— Start Exercise inputs —

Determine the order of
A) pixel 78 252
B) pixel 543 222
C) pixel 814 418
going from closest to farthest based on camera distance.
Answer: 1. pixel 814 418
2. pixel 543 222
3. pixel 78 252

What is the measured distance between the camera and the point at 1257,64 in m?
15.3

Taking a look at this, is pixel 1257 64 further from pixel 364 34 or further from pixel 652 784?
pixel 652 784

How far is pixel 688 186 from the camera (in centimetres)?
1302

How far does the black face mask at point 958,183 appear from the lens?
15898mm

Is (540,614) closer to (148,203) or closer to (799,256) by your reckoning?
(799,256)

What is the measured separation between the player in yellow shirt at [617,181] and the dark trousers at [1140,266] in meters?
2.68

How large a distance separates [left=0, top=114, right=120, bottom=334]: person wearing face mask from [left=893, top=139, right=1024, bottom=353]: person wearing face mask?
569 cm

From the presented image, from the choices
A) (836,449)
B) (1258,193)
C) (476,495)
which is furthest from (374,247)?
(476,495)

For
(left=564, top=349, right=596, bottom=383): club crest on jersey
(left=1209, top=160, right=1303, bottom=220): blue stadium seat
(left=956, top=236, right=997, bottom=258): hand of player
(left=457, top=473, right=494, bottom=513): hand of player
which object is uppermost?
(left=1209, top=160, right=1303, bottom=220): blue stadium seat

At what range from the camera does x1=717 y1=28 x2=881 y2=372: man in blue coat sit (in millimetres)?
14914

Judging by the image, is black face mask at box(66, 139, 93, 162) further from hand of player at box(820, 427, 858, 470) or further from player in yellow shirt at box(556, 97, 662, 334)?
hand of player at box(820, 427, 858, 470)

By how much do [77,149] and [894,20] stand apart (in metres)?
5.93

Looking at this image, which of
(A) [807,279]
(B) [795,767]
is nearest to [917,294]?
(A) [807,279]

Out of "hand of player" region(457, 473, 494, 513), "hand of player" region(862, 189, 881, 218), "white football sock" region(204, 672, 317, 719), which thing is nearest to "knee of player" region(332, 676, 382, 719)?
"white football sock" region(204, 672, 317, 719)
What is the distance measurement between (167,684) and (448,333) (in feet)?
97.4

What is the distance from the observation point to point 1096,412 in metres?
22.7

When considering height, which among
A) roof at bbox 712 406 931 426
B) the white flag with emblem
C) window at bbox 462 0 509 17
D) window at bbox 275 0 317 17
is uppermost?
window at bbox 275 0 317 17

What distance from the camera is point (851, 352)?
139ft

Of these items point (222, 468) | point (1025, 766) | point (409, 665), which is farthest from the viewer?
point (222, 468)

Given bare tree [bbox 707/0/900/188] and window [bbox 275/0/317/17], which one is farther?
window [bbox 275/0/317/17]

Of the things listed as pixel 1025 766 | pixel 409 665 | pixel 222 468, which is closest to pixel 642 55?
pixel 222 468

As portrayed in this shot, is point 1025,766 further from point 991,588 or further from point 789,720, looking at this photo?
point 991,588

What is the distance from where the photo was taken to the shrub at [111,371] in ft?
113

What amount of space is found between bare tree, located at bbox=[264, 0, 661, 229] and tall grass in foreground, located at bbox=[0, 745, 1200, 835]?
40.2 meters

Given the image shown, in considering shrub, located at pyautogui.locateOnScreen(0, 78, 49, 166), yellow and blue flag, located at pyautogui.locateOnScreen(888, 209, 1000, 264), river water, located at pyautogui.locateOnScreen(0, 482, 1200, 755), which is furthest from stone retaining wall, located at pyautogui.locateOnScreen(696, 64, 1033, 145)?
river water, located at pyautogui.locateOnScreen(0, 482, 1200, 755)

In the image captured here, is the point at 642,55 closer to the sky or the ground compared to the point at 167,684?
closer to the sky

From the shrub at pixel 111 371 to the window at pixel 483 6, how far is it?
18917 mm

— End Exercise inputs —

■ **Problem statement**:
Reproduce all the records precisely.

■ **Final answer**:
Determine the order of
A) pixel 78 252
B) pixel 543 222
C) pixel 814 418
going from closest to farthest based on camera distance.
Answer: 1. pixel 814 418
2. pixel 543 222
3. pixel 78 252

What is the measured distance between the camera and the point at 1257,64 in m?
15.3

Taking a look at this, is pixel 1257 64 further from pixel 364 34 or further from pixel 652 784?
pixel 652 784

How far is pixel 688 186 from the camera (in centimetres)?
1302

How far does the black face mask at point 958,183 appear from the lens?
15898mm

Is (540,614) closer to (148,203) or closer to (799,256) by your reckoning?
(799,256)

What is the measured separation between the player in yellow shirt at [617,181] and the dark trousers at [1140,266] in meters?
2.68

How large a distance separates [left=0, top=114, right=120, bottom=334]: person wearing face mask from [left=893, top=139, right=1024, bottom=353]: person wearing face mask?
569 cm

From the presented image, from the choices
A) (836,449)
B) (1258,193)
C) (476,495)
which is furthest from (374,247)?
(476,495)

For
(left=564, top=349, right=596, bottom=383): club crest on jersey
(left=1209, top=160, right=1303, bottom=220): blue stadium seat
(left=956, top=236, right=997, bottom=258): hand of player
(left=457, top=473, right=494, bottom=513): hand of player
which object is uppermost?
(left=1209, top=160, right=1303, bottom=220): blue stadium seat

At what range from the camera does x1=717 y1=28 x2=881 y2=372: man in blue coat sit (in millimetres)?
14914

Judging by the image, is black face mask at box(66, 139, 93, 162) further from hand of player at box(820, 427, 858, 470) or further from player in yellow shirt at box(556, 97, 662, 334)?
hand of player at box(820, 427, 858, 470)

By how much do [77,149] and [894,20] stand apart (in metres)?
5.93

Looking at this image, which of
(A) [807,279]
(B) [795,767]
is nearest to [917,294]?
(A) [807,279]

Out of "hand of player" region(457, 473, 494, 513), "hand of player" region(862, 189, 881, 218), "white football sock" region(204, 672, 317, 719), which thing is nearest to "knee of player" region(332, 676, 382, 719)?
"white football sock" region(204, 672, 317, 719)
What is the distance measurement between (167,684) and (448,333) (in feet)?
97.4

What is the distance from the observation point to point 1096,412 in metres?
22.7

When considering height, which among
A) roof at bbox 712 406 931 426
B) the white flag with emblem
C) window at bbox 462 0 509 17
D) window at bbox 275 0 317 17
is uppermost?
window at bbox 275 0 317 17

What distance from the camera is point (851, 352)?
139ft

Of these items point (222, 468) | point (1025, 766) | point (409, 665), which is farthest from the viewer?
point (222, 468)

Given bare tree [bbox 707/0/900/188] and window [bbox 275/0/317/17], which one is farther?
window [bbox 275/0/317/17]

Of the things listed as pixel 1025 766 | pixel 409 665 | pixel 222 468, which is closest to pixel 642 55?
pixel 222 468

As portrayed in this shot, is point 1025,766 further from point 991,588 or further from point 789,720, looking at this photo?
point 991,588

What is the distance from where the photo was taken to the shrub at [111,371] in ft?
113

What amount of space is found between bare tree, located at bbox=[264, 0, 661, 229] and tall grass in foreground, located at bbox=[0, 745, 1200, 835]?
40.2 meters

Given the image shown, in considering shrub, located at pyautogui.locateOnScreen(0, 78, 49, 166), yellow and blue flag, located at pyautogui.locateOnScreen(888, 209, 1000, 264), river water, located at pyautogui.locateOnScreen(0, 482, 1200, 755), which is furthest from stone retaining wall, located at pyautogui.locateOnScreen(696, 64, 1033, 145)?
river water, located at pyautogui.locateOnScreen(0, 482, 1200, 755)

In the image captured here, is the point at 642,55 closer to the sky or the ground compared to the point at 167,684?
closer to the sky

From the shrub at pixel 111 371 to the window at pixel 483 6, how far is it?
18917 mm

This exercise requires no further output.